The decision, announced Tuesday, isn’t a temporary fix. LTFRB Chairman Vigor D. Mendoza II emphasized the permanence of the adjustments, stating they reflect a consistent pattern of substantial oil price increases. Operators will begin implementing the new fares as soon as they receive and display updated fare matrices, with the changes fully in effect by June.
For traditional jeepneys, the base fare jumps to P14, with an additional 20 centavos charged for each kilometer traveled. Modern jeepneys will see a slightly larger increase, with a new base fare of P17 and a per-kilometer charge of P2.40. These adjustments ripple through all modes of public transport, impacting buses and taxis as well.
City buses, both ordinary and air-conditioned, will experience fare hikes, as will airport taxis, with the flag-down rate increasing to P115 for the first 500 meters. Even ride-hailing services aren’t exempt, with base fares rising by P20 for sedans and similar increases for other vehicle types.
The LTFRB attributes the need for these increases to the escalating cost of fuel, a situation exacerbated by global events. While the petition was initially filed in 2023, the recent geopolitical tensions have only intensified the pressure on transportation costs.
Economists warn that these fare increases could trigger a cascade effect, potentially fueling broader inflation. Higher transport costs often lead to demands for wage increases, which in turn can drive up the prices of goods and services, creating a challenging economic cycle.
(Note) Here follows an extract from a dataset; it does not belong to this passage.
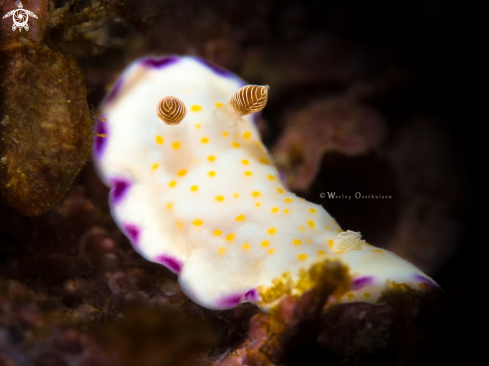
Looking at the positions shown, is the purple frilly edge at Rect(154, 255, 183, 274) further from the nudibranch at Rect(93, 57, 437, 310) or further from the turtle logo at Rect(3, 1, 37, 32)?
the turtle logo at Rect(3, 1, 37, 32)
However, some transport groups argue the approved increases aren’t enough. Leaders point to the recent, dramatic spikes in diesel prices – jumping as much as P23.90 per liter – as evidence that the adjustments fall short of addressing the true financial strain on operators.
Fuel prices are currently being monitored closely, with gasoline potentially reaching P91.60 per liter and diesel soaring to P114.90. Some bus operators are already considering filing for further fare increases if prices surpass the P100 per liter mark.
The LTFRB based its calculations on fuel prices ranging from P80 to P85 per liter, also factoring in a 14% increase in the cost of spare parts and vehicle maintenance. The agency maintains its decision balances the needs of the transport sector with the affordability for commuters.
Beyond buses and jeepneys, petitions for fare increases are also pending for taxis and motorcycle taxis, signaling that the impact of rising fuel costs will continue to be felt throughout the transportation landscape.